WASHINGTON — Although experts still expect an 11th-hour compromise in Congress to raise the debt ceiling, the Treasury Department and the Federal Reserve are busily prioritizing who'll get paid and when, should the government run out of authority Tuesday to borrow more money.
At the top of the list are likely to be bondholders. Officials want to keep them whole to ensure that the U.S. government doesn't default on its debt obligations for the first time in history. That could rattle world markets and kick the weak U.S. economy back into recession.
But Treasury's incoming revenue covers only about 60 cents on every dollar the U.S. owes in bills, so someone's not going to get paid if Congress doesn't raise the debt ceiling permitting more borrowing. Who?
Treasury officials would have to decide whether to pay retirees on Social Security before or after active-duty soldiers, whether to forgo pay to federal workers or to withhold payment for services rendered by federal contractors. The list is long: In any given month, the Treasury Department issues about 80 million checks, according to the White House.
President Barack Obama, Treasury Secretary Timothy Geithner and a handful of other administration officials privately have been crafting a worst-case scenario plan to prioritize who gets paid and who gets stiffed. They've sought to reassure markets that there will be a plan, but they're not discussing details yet. Rumors are circulating that it will be released after markets close on Friday.
"It is a matter of due diligence and responsible governance that Treasury will — if we approach that date, as we get closer to that date — explain how it would manage a situation that would be created by the failure of Congress to act," White House spokesman Jay Carney said Thursday. Significantly, Carney declined to say whether the administration would prioritize who gets paid.
A Treasury official, speaking on condition of anonymity given the sensitivity of the issue, added that the agency "will provide more information as we get closer to Aug. 2 regarding how the government would operate without new borrowing authority if the debt limit is not increased."
The Federal Reserve is working closely with the Treasury Department to dampen the panic and confusion that'll surely follow if lawmakers fail to compromise.
"In these matters, the Federal Reserve serves as the fiscal agent of the United States government. As such, we have been engaged in operational planning with the Treasury," said Barbara Hagenbaugh, a Fed spokeswoman. "We expect to be able to give additional guidance to financial institutions when there is greater clarity from the Congress and as Treasury details its specific plans."
The Small Business Administration plans for only "business as usual on Aug. 3," said spokesman Michael Stamler. Other agencies won't even talk about their plans. The Department of Veterans Affairs declined to comment and the Social Security Administration did not return calls for comment.
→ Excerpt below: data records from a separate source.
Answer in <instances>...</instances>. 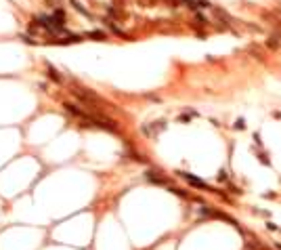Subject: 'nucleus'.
Returning a JSON list of instances; mask_svg holds the SVG:
<instances>
[{
  "label": "nucleus",
  "instance_id": "f257e3e1",
  "mask_svg": "<svg viewBox=\"0 0 281 250\" xmlns=\"http://www.w3.org/2000/svg\"><path fill=\"white\" fill-rule=\"evenodd\" d=\"M178 177H183L187 183H191L193 187H199V189H206V191H212L210 189V185L206 183V181H201V179H197V177H193L191 172H178Z\"/></svg>",
  "mask_w": 281,
  "mask_h": 250
},
{
  "label": "nucleus",
  "instance_id": "f03ea898",
  "mask_svg": "<svg viewBox=\"0 0 281 250\" xmlns=\"http://www.w3.org/2000/svg\"><path fill=\"white\" fill-rule=\"evenodd\" d=\"M147 179H149L151 183H155V185H166V181H164V179H159L153 170H149V172H147Z\"/></svg>",
  "mask_w": 281,
  "mask_h": 250
},
{
  "label": "nucleus",
  "instance_id": "7ed1b4c3",
  "mask_svg": "<svg viewBox=\"0 0 281 250\" xmlns=\"http://www.w3.org/2000/svg\"><path fill=\"white\" fill-rule=\"evenodd\" d=\"M69 2H71V6H74V8H76L78 13H82V15H86V17H90V13L86 11V6H82V4H80L78 0H69Z\"/></svg>",
  "mask_w": 281,
  "mask_h": 250
},
{
  "label": "nucleus",
  "instance_id": "20e7f679",
  "mask_svg": "<svg viewBox=\"0 0 281 250\" xmlns=\"http://www.w3.org/2000/svg\"><path fill=\"white\" fill-rule=\"evenodd\" d=\"M269 46H271V48H277V46H279V36H271Z\"/></svg>",
  "mask_w": 281,
  "mask_h": 250
}]
</instances>
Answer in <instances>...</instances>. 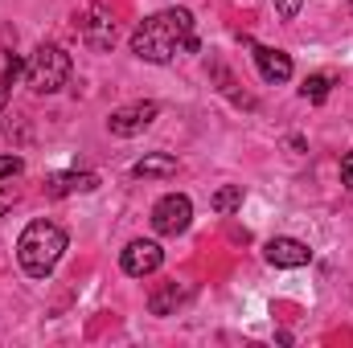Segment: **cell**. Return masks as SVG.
<instances>
[{"label":"cell","instance_id":"obj_6","mask_svg":"<svg viewBox=\"0 0 353 348\" xmlns=\"http://www.w3.org/2000/svg\"><path fill=\"white\" fill-rule=\"evenodd\" d=\"M157 115H161V107H157L152 98H136V102L115 107V111L107 115V131H111V135H119V140H132V135H140Z\"/></svg>","mask_w":353,"mask_h":348},{"label":"cell","instance_id":"obj_3","mask_svg":"<svg viewBox=\"0 0 353 348\" xmlns=\"http://www.w3.org/2000/svg\"><path fill=\"white\" fill-rule=\"evenodd\" d=\"M25 78L33 94H58L70 78V54L62 45H37L33 58L25 62Z\"/></svg>","mask_w":353,"mask_h":348},{"label":"cell","instance_id":"obj_10","mask_svg":"<svg viewBox=\"0 0 353 348\" xmlns=\"http://www.w3.org/2000/svg\"><path fill=\"white\" fill-rule=\"evenodd\" d=\"M99 188V176L94 173H58L46 180V197H70V193H94Z\"/></svg>","mask_w":353,"mask_h":348},{"label":"cell","instance_id":"obj_15","mask_svg":"<svg viewBox=\"0 0 353 348\" xmlns=\"http://www.w3.org/2000/svg\"><path fill=\"white\" fill-rule=\"evenodd\" d=\"M21 70H25V62L17 58V54H8V66H4V74H0V111H4V102H8V94L17 87V78H21Z\"/></svg>","mask_w":353,"mask_h":348},{"label":"cell","instance_id":"obj_9","mask_svg":"<svg viewBox=\"0 0 353 348\" xmlns=\"http://www.w3.org/2000/svg\"><path fill=\"white\" fill-rule=\"evenodd\" d=\"M251 58L263 74V83H288L292 78V58L283 50H271V45H251Z\"/></svg>","mask_w":353,"mask_h":348},{"label":"cell","instance_id":"obj_14","mask_svg":"<svg viewBox=\"0 0 353 348\" xmlns=\"http://www.w3.org/2000/svg\"><path fill=\"white\" fill-rule=\"evenodd\" d=\"M329 90H333V78H329V74H308L304 87H300V98H308V102H325Z\"/></svg>","mask_w":353,"mask_h":348},{"label":"cell","instance_id":"obj_7","mask_svg":"<svg viewBox=\"0 0 353 348\" xmlns=\"http://www.w3.org/2000/svg\"><path fill=\"white\" fill-rule=\"evenodd\" d=\"M119 266H123V274H132V279L157 274V270L165 266V250H161L152 238H136V242H128V246H123Z\"/></svg>","mask_w":353,"mask_h":348},{"label":"cell","instance_id":"obj_5","mask_svg":"<svg viewBox=\"0 0 353 348\" xmlns=\"http://www.w3.org/2000/svg\"><path fill=\"white\" fill-rule=\"evenodd\" d=\"M189 221H193V201H189L185 193H169V197H161V201L152 205V230L165 234V238L185 234Z\"/></svg>","mask_w":353,"mask_h":348},{"label":"cell","instance_id":"obj_17","mask_svg":"<svg viewBox=\"0 0 353 348\" xmlns=\"http://www.w3.org/2000/svg\"><path fill=\"white\" fill-rule=\"evenodd\" d=\"M300 4H304V0H275V12H279L283 21H296V12H300Z\"/></svg>","mask_w":353,"mask_h":348},{"label":"cell","instance_id":"obj_8","mask_svg":"<svg viewBox=\"0 0 353 348\" xmlns=\"http://www.w3.org/2000/svg\"><path fill=\"white\" fill-rule=\"evenodd\" d=\"M263 259L271 266H279V270H296V266H308L312 262V250L300 238H271L263 246Z\"/></svg>","mask_w":353,"mask_h":348},{"label":"cell","instance_id":"obj_11","mask_svg":"<svg viewBox=\"0 0 353 348\" xmlns=\"http://www.w3.org/2000/svg\"><path fill=\"white\" fill-rule=\"evenodd\" d=\"M176 156L169 152H152V156H144V160H136L132 164V176H140V180H152V176H176Z\"/></svg>","mask_w":353,"mask_h":348},{"label":"cell","instance_id":"obj_16","mask_svg":"<svg viewBox=\"0 0 353 348\" xmlns=\"http://www.w3.org/2000/svg\"><path fill=\"white\" fill-rule=\"evenodd\" d=\"M25 168V160L21 156H0V180H8V176H17Z\"/></svg>","mask_w":353,"mask_h":348},{"label":"cell","instance_id":"obj_18","mask_svg":"<svg viewBox=\"0 0 353 348\" xmlns=\"http://www.w3.org/2000/svg\"><path fill=\"white\" fill-rule=\"evenodd\" d=\"M341 180H345V188H353V152L341 156Z\"/></svg>","mask_w":353,"mask_h":348},{"label":"cell","instance_id":"obj_2","mask_svg":"<svg viewBox=\"0 0 353 348\" xmlns=\"http://www.w3.org/2000/svg\"><path fill=\"white\" fill-rule=\"evenodd\" d=\"M62 254H66V230L54 221H29L25 234L17 238V262L29 279H46Z\"/></svg>","mask_w":353,"mask_h":348},{"label":"cell","instance_id":"obj_1","mask_svg":"<svg viewBox=\"0 0 353 348\" xmlns=\"http://www.w3.org/2000/svg\"><path fill=\"white\" fill-rule=\"evenodd\" d=\"M197 50H201V41L193 33L189 8H161L132 29V54L152 66H165L176 54H197Z\"/></svg>","mask_w":353,"mask_h":348},{"label":"cell","instance_id":"obj_12","mask_svg":"<svg viewBox=\"0 0 353 348\" xmlns=\"http://www.w3.org/2000/svg\"><path fill=\"white\" fill-rule=\"evenodd\" d=\"M185 295H189L185 287L165 283V287H157V291H152V299H148V312H152V316H173L176 307L185 303Z\"/></svg>","mask_w":353,"mask_h":348},{"label":"cell","instance_id":"obj_13","mask_svg":"<svg viewBox=\"0 0 353 348\" xmlns=\"http://www.w3.org/2000/svg\"><path fill=\"white\" fill-rule=\"evenodd\" d=\"M239 205H243V184H222V188L210 197V209H214V213H222V217H226V213H234Z\"/></svg>","mask_w":353,"mask_h":348},{"label":"cell","instance_id":"obj_4","mask_svg":"<svg viewBox=\"0 0 353 348\" xmlns=\"http://www.w3.org/2000/svg\"><path fill=\"white\" fill-rule=\"evenodd\" d=\"M79 37L87 41L90 50H111L115 45V12L107 8V4H99V0H90L87 8L79 12Z\"/></svg>","mask_w":353,"mask_h":348}]
</instances>
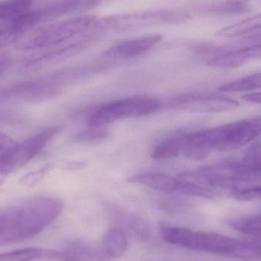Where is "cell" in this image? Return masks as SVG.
Masks as SVG:
<instances>
[{"label":"cell","instance_id":"cell-1","mask_svg":"<svg viewBox=\"0 0 261 261\" xmlns=\"http://www.w3.org/2000/svg\"><path fill=\"white\" fill-rule=\"evenodd\" d=\"M64 210L57 198L36 196L0 210V245L35 237L56 220Z\"/></svg>","mask_w":261,"mask_h":261},{"label":"cell","instance_id":"cell-2","mask_svg":"<svg viewBox=\"0 0 261 261\" xmlns=\"http://www.w3.org/2000/svg\"><path fill=\"white\" fill-rule=\"evenodd\" d=\"M261 135V116L187 134V146L205 158L213 151L241 148Z\"/></svg>","mask_w":261,"mask_h":261},{"label":"cell","instance_id":"cell-3","mask_svg":"<svg viewBox=\"0 0 261 261\" xmlns=\"http://www.w3.org/2000/svg\"><path fill=\"white\" fill-rule=\"evenodd\" d=\"M163 240L171 245H178L191 251L226 257H237L241 240L214 232L193 231L173 225L161 227Z\"/></svg>","mask_w":261,"mask_h":261},{"label":"cell","instance_id":"cell-4","mask_svg":"<svg viewBox=\"0 0 261 261\" xmlns=\"http://www.w3.org/2000/svg\"><path fill=\"white\" fill-rule=\"evenodd\" d=\"M97 21L93 15H83L67 18L45 27L28 32L19 40L18 48H42L65 42L81 32L93 27Z\"/></svg>","mask_w":261,"mask_h":261},{"label":"cell","instance_id":"cell-5","mask_svg":"<svg viewBox=\"0 0 261 261\" xmlns=\"http://www.w3.org/2000/svg\"><path fill=\"white\" fill-rule=\"evenodd\" d=\"M190 16L175 10H156L119 14L97 20L93 27L99 30L127 32L151 26L186 22Z\"/></svg>","mask_w":261,"mask_h":261},{"label":"cell","instance_id":"cell-6","mask_svg":"<svg viewBox=\"0 0 261 261\" xmlns=\"http://www.w3.org/2000/svg\"><path fill=\"white\" fill-rule=\"evenodd\" d=\"M158 99L136 96L104 104L95 110L89 119L91 127H99L120 119L139 118L155 113L160 108Z\"/></svg>","mask_w":261,"mask_h":261},{"label":"cell","instance_id":"cell-7","mask_svg":"<svg viewBox=\"0 0 261 261\" xmlns=\"http://www.w3.org/2000/svg\"><path fill=\"white\" fill-rule=\"evenodd\" d=\"M58 127L47 128L29 137L0 154V176L15 173L34 159L59 132Z\"/></svg>","mask_w":261,"mask_h":261},{"label":"cell","instance_id":"cell-8","mask_svg":"<svg viewBox=\"0 0 261 261\" xmlns=\"http://www.w3.org/2000/svg\"><path fill=\"white\" fill-rule=\"evenodd\" d=\"M132 184H141L153 190L169 193L187 195L196 197L212 199L216 196L211 190L187 180L161 173H144L134 175L128 179Z\"/></svg>","mask_w":261,"mask_h":261},{"label":"cell","instance_id":"cell-9","mask_svg":"<svg viewBox=\"0 0 261 261\" xmlns=\"http://www.w3.org/2000/svg\"><path fill=\"white\" fill-rule=\"evenodd\" d=\"M64 83L58 77V75H53L36 80V81H24L12 86L3 93L6 99L15 102H32L47 100L55 97L61 91V87Z\"/></svg>","mask_w":261,"mask_h":261},{"label":"cell","instance_id":"cell-10","mask_svg":"<svg viewBox=\"0 0 261 261\" xmlns=\"http://www.w3.org/2000/svg\"><path fill=\"white\" fill-rule=\"evenodd\" d=\"M171 106L198 113H223L238 108L239 102L218 93H193L178 96Z\"/></svg>","mask_w":261,"mask_h":261},{"label":"cell","instance_id":"cell-11","mask_svg":"<svg viewBox=\"0 0 261 261\" xmlns=\"http://www.w3.org/2000/svg\"><path fill=\"white\" fill-rule=\"evenodd\" d=\"M162 39L161 35H150L122 41L106 50L102 56L120 60L138 58L159 44Z\"/></svg>","mask_w":261,"mask_h":261},{"label":"cell","instance_id":"cell-12","mask_svg":"<svg viewBox=\"0 0 261 261\" xmlns=\"http://www.w3.org/2000/svg\"><path fill=\"white\" fill-rule=\"evenodd\" d=\"M261 58V43L219 52L208 61V65L220 69L236 68L251 60Z\"/></svg>","mask_w":261,"mask_h":261},{"label":"cell","instance_id":"cell-13","mask_svg":"<svg viewBox=\"0 0 261 261\" xmlns=\"http://www.w3.org/2000/svg\"><path fill=\"white\" fill-rule=\"evenodd\" d=\"M43 21L42 11H27L0 22V45L14 37L30 32Z\"/></svg>","mask_w":261,"mask_h":261},{"label":"cell","instance_id":"cell-14","mask_svg":"<svg viewBox=\"0 0 261 261\" xmlns=\"http://www.w3.org/2000/svg\"><path fill=\"white\" fill-rule=\"evenodd\" d=\"M86 42L87 41H80V42L76 43V44H72L70 45L67 46V47L52 50V51L44 54L41 56L32 58V59L29 60L25 63L24 68H39V67H42L44 66L64 61L67 58L74 56L76 54L80 53L84 49H85V47H87V43Z\"/></svg>","mask_w":261,"mask_h":261},{"label":"cell","instance_id":"cell-15","mask_svg":"<svg viewBox=\"0 0 261 261\" xmlns=\"http://www.w3.org/2000/svg\"><path fill=\"white\" fill-rule=\"evenodd\" d=\"M64 252L54 249L28 248L0 253V261H34L62 259Z\"/></svg>","mask_w":261,"mask_h":261},{"label":"cell","instance_id":"cell-16","mask_svg":"<svg viewBox=\"0 0 261 261\" xmlns=\"http://www.w3.org/2000/svg\"><path fill=\"white\" fill-rule=\"evenodd\" d=\"M238 161L250 182L261 179V138Z\"/></svg>","mask_w":261,"mask_h":261},{"label":"cell","instance_id":"cell-17","mask_svg":"<svg viewBox=\"0 0 261 261\" xmlns=\"http://www.w3.org/2000/svg\"><path fill=\"white\" fill-rule=\"evenodd\" d=\"M102 242L107 254L115 258L122 257L128 250V237L126 233L120 228H112L107 230Z\"/></svg>","mask_w":261,"mask_h":261},{"label":"cell","instance_id":"cell-18","mask_svg":"<svg viewBox=\"0 0 261 261\" xmlns=\"http://www.w3.org/2000/svg\"><path fill=\"white\" fill-rule=\"evenodd\" d=\"M259 31H261V14L219 29L216 35L220 38H236L245 37Z\"/></svg>","mask_w":261,"mask_h":261},{"label":"cell","instance_id":"cell-19","mask_svg":"<svg viewBox=\"0 0 261 261\" xmlns=\"http://www.w3.org/2000/svg\"><path fill=\"white\" fill-rule=\"evenodd\" d=\"M185 144V135L169 137L156 144L153 149L151 158L154 160H166L177 156L182 153Z\"/></svg>","mask_w":261,"mask_h":261},{"label":"cell","instance_id":"cell-20","mask_svg":"<svg viewBox=\"0 0 261 261\" xmlns=\"http://www.w3.org/2000/svg\"><path fill=\"white\" fill-rule=\"evenodd\" d=\"M261 88V72L224 84L219 88L223 93H243Z\"/></svg>","mask_w":261,"mask_h":261},{"label":"cell","instance_id":"cell-21","mask_svg":"<svg viewBox=\"0 0 261 261\" xmlns=\"http://www.w3.org/2000/svg\"><path fill=\"white\" fill-rule=\"evenodd\" d=\"M32 0H4L0 2V21L29 10Z\"/></svg>","mask_w":261,"mask_h":261},{"label":"cell","instance_id":"cell-22","mask_svg":"<svg viewBox=\"0 0 261 261\" xmlns=\"http://www.w3.org/2000/svg\"><path fill=\"white\" fill-rule=\"evenodd\" d=\"M230 225L234 229L247 236L261 237V215L238 219L233 221Z\"/></svg>","mask_w":261,"mask_h":261},{"label":"cell","instance_id":"cell-23","mask_svg":"<svg viewBox=\"0 0 261 261\" xmlns=\"http://www.w3.org/2000/svg\"><path fill=\"white\" fill-rule=\"evenodd\" d=\"M230 193L231 196L241 201L261 200V185L245 188L234 187Z\"/></svg>","mask_w":261,"mask_h":261},{"label":"cell","instance_id":"cell-24","mask_svg":"<svg viewBox=\"0 0 261 261\" xmlns=\"http://www.w3.org/2000/svg\"><path fill=\"white\" fill-rule=\"evenodd\" d=\"M50 168H51L50 164H46V165L40 167L38 170L29 172L20 179V184L21 185L25 186V187L36 186L48 173Z\"/></svg>","mask_w":261,"mask_h":261},{"label":"cell","instance_id":"cell-25","mask_svg":"<svg viewBox=\"0 0 261 261\" xmlns=\"http://www.w3.org/2000/svg\"><path fill=\"white\" fill-rule=\"evenodd\" d=\"M91 129L85 130L78 134L76 136V139L84 142H93V141H101L107 138L109 132L99 127H92Z\"/></svg>","mask_w":261,"mask_h":261},{"label":"cell","instance_id":"cell-26","mask_svg":"<svg viewBox=\"0 0 261 261\" xmlns=\"http://www.w3.org/2000/svg\"><path fill=\"white\" fill-rule=\"evenodd\" d=\"M15 144L10 136L0 130V154L10 148Z\"/></svg>","mask_w":261,"mask_h":261},{"label":"cell","instance_id":"cell-27","mask_svg":"<svg viewBox=\"0 0 261 261\" xmlns=\"http://www.w3.org/2000/svg\"><path fill=\"white\" fill-rule=\"evenodd\" d=\"M242 99H245L247 102H251V103L261 105V92L248 93V94L242 96Z\"/></svg>","mask_w":261,"mask_h":261},{"label":"cell","instance_id":"cell-28","mask_svg":"<svg viewBox=\"0 0 261 261\" xmlns=\"http://www.w3.org/2000/svg\"><path fill=\"white\" fill-rule=\"evenodd\" d=\"M8 64H9V62L6 60L0 61V75L3 73V72L6 71L8 67Z\"/></svg>","mask_w":261,"mask_h":261},{"label":"cell","instance_id":"cell-29","mask_svg":"<svg viewBox=\"0 0 261 261\" xmlns=\"http://www.w3.org/2000/svg\"><path fill=\"white\" fill-rule=\"evenodd\" d=\"M250 0H227L226 3L231 5H245Z\"/></svg>","mask_w":261,"mask_h":261},{"label":"cell","instance_id":"cell-30","mask_svg":"<svg viewBox=\"0 0 261 261\" xmlns=\"http://www.w3.org/2000/svg\"><path fill=\"white\" fill-rule=\"evenodd\" d=\"M1 176H0V180H1ZM0 184H1V182H0Z\"/></svg>","mask_w":261,"mask_h":261}]
</instances>
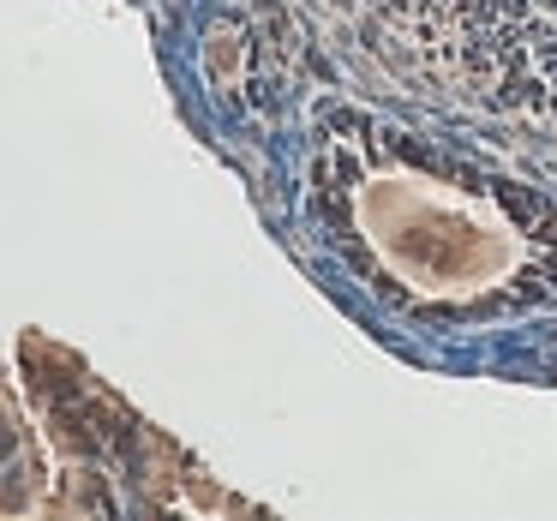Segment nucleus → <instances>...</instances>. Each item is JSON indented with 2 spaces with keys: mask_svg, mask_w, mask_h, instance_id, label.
<instances>
[{
  "mask_svg": "<svg viewBox=\"0 0 557 521\" xmlns=\"http://www.w3.org/2000/svg\"><path fill=\"white\" fill-rule=\"evenodd\" d=\"M444 78L557 126V0H366Z\"/></svg>",
  "mask_w": 557,
  "mask_h": 521,
  "instance_id": "f257e3e1",
  "label": "nucleus"
}]
</instances>
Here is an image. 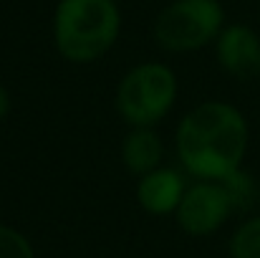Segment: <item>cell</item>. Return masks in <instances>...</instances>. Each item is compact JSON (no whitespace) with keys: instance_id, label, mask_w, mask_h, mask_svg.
I'll use <instances>...</instances> for the list:
<instances>
[{"instance_id":"obj_1","label":"cell","mask_w":260,"mask_h":258,"mask_svg":"<svg viewBox=\"0 0 260 258\" xmlns=\"http://www.w3.org/2000/svg\"><path fill=\"white\" fill-rule=\"evenodd\" d=\"M250 142L245 114L228 101H202L177 124V157L197 180H222L240 170Z\"/></svg>"},{"instance_id":"obj_2","label":"cell","mask_w":260,"mask_h":258,"mask_svg":"<svg viewBox=\"0 0 260 258\" xmlns=\"http://www.w3.org/2000/svg\"><path fill=\"white\" fill-rule=\"evenodd\" d=\"M121 33L116 0H58L53 10L56 51L71 64H93L106 56Z\"/></svg>"},{"instance_id":"obj_3","label":"cell","mask_w":260,"mask_h":258,"mask_svg":"<svg viewBox=\"0 0 260 258\" xmlns=\"http://www.w3.org/2000/svg\"><path fill=\"white\" fill-rule=\"evenodd\" d=\"M177 99V76L162 61L137 64L116 86V111L132 127H154Z\"/></svg>"},{"instance_id":"obj_4","label":"cell","mask_w":260,"mask_h":258,"mask_svg":"<svg viewBox=\"0 0 260 258\" xmlns=\"http://www.w3.org/2000/svg\"><path fill=\"white\" fill-rule=\"evenodd\" d=\"M225 25L220 0H172L154 18L152 33L162 51L189 53L215 43Z\"/></svg>"},{"instance_id":"obj_5","label":"cell","mask_w":260,"mask_h":258,"mask_svg":"<svg viewBox=\"0 0 260 258\" xmlns=\"http://www.w3.org/2000/svg\"><path fill=\"white\" fill-rule=\"evenodd\" d=\"M233 213L235 210L220 180H197L184 190L179 208L174 210V220L184 233L202 238L220 231Z\"/></svg>"},{"instance_id":"obj_6","label":"cell","mask_w":260,"mask_h":258,"mask_svg":"<svg viewBox=\"0 0 260 258\" xmlns=\"http://www.w3.org/2000/svg\"><path fill=\"white\" fill-rule=\"evenodd\" d=\"M217 64L238 81H253L260 76V36L245 23H230L215 41Z\"/></svg>"},{"instance_id":"obj_7","label":"cell","mask_w":260,"mask_h":258,"mask_svg":"<svg viewBox=\"0 0 260 258\" xmlns=\"http://www.w3.org/2000/svg\"><path fill=\"white\" fill-rule=\"evenodd\" d=\"M184 175L172 167H157L139 177L137 203L152 215H174L184 195Z\"/></svg>"},{"instance_id":"obj_8","label":"cell","mask_w":260,"mask_h":258,"mask_svg":"<svg viewBox=\"0 0 260 258\" xmlns=\"http://www.w3.org/2000/svg\"><path fill=\"white\" fill-rule=\"evenodd\" d=\"M162 157H165V145L154 132V127H132V132L124 137L121 162L132 175L142 177L162 167Z\"/></svg>"},{"instance_id":"obj_9","label":"cell","mask_w":260,"mask_h":258,"mask_svg":"<svg viewBox=\"0 0 260 258\" xmlns=\"http://www.w3.org/2000/svg\"><path fill=\"white\" fill-rule=\"evenodd\" d=\"M220 182H222V187H225V192H228L230 205H233L235 213H248V210H253L258 205L260 185L248 170L240 167V170L230 172L228 177H222Z\"/></svg>"},{"instance_id":"obj_10","label":"cell","mask_w":260,"mask_h":258,"mask_svg":"<svg viewBox=\"0 0 260 258\" xmlns=\"http://www.w3.org/2000/svg\"><path fill=\"white\" fill-rule=\"evenodd\" d=\"M230 258H260V215L243 220L228 243Z\"/></svg>"},{"instance_id":"obj_11","label":"cell","mask_w":260,"mask_h":258,"mask_svg":"<svg viewBox=\"0 0 260 258\" xmlns=\"http://www.w3.org/2000/svg\"><path fill=\"white\" fill-rule=\"evenodd\" d=\"M0 258H36V251L18 228L0 223Z\"/></svg>"},{"instance_id":"obj_12","label":"cell","mask_w":260,"mask_h":258,"mask_svg":"<svg viewBox=\"0 0 260 258\" xmlns=\"http://www.w3.org/2000/svg\"><path fill=\"white\" fill-rule=\"evenodd\" d=\"M8 111H10V94H8V89L0 84V122L8 117Z\"/></svg>"}]
</instances>
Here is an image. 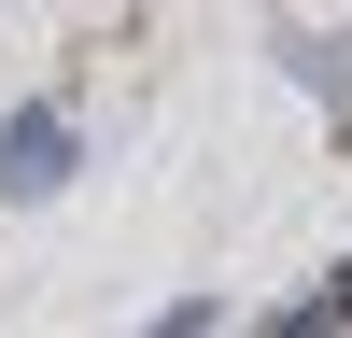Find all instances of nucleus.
<instances>
[{
    "label": "nucleus",
    "instance_id": "nucleus-1",
    "mask_svg": "<svg viewBox=\"0 0 352 338\" xmlns=\"http://www.w3.org/2000/svg\"><path fill=\"white\" fill-rule=\"evenodd\" d=\"M0 183H14V197H56V183H71V113H56V99H28L14 127H0Z\"/></svg>",
    "mask_w": 352,
    "mask_h": 338
},
{
    "label": "nucleus",
    "instance_id": "nucleus-2",
    "mask_svg": "<svg viewBox=\"0 0 352 338\" xmlns=\"http://www.w3.org/2000/svg\"><path fill=\"white\" fill-rule=\"evenodd\" d=\"M141 338H212V296H169V310H155Z\"/></svg>",
    "mask_w": 352,
    "mask_h": 338
},
{
    "label": "nucleus",
    "instance_id": "nucleus-3",
    "mask_svg": "<svg viewBox=\"0 0 352 338\" xmlns=\"http://www.w3.org/2000/svg\"><path fill=\"white\" fill-rule=\"evenodd\" d=\"M338 296H352V268H338Z\"/></svg>",
    "mask_w": 352,
    "mask_h": 338
}]
</instances>
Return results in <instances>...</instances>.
The United States has been in this position before, according to Alex Pollock, a senior researcher at the American Enterprise Institute, a conservative research center. In a Wednesday blog, he noted that Congress failed to extend the debt ceiling in 1953. President Dwight D. Eisenhower responded by increasing gold certificate deposits with the Fed, which then credited Treasury's account at the central bank and thus increased the cash balance to pay bills. Treasury spent the profits it had made from the sale without having to issue new debt until the ceiling was raised in 1954.
"Should we follow Eisenhower's example?" Pollock asked jokingly, noting that Treasury still owns more than 8,000 tons of gold, now at record prices.
That's not likely. Treasury hasn't faced this sort of dilemma since the late 1970s, before modern computing and vast electronic payment systems. So many payments are automated and electronic that it's hard to imagine that something won't fall through the cracks should Treasury be forced to pick winners and losers.
The Bipartisan Policy Center calculates that from Aug. 3 through Aug. 31, Treasury would get revenue inflows of $172 billion, but bills due of $306 billion. That's a shortfall of $134 billion. Treasury would exhaust all the incoming revenue if it chose to avoid cuts to only six programs: Social Security, Medicare, Medicaid, unemployment insurance and defense contractors.
On the first day, according to the center's calculation, the government will take in about $12 billion and owe $32 billion in payments — $23 billion of that Social Security payments. By Aug.15 it gets more complicated, with a $19 billion daily deficit, $29 billion due in interest payments and a scheduled auction to pay off $27 billion in bonds that are maturing, said the center. But if Congress doesn't let Treasury borrow any more, that auction won't happen — and lots of folks won't get paid.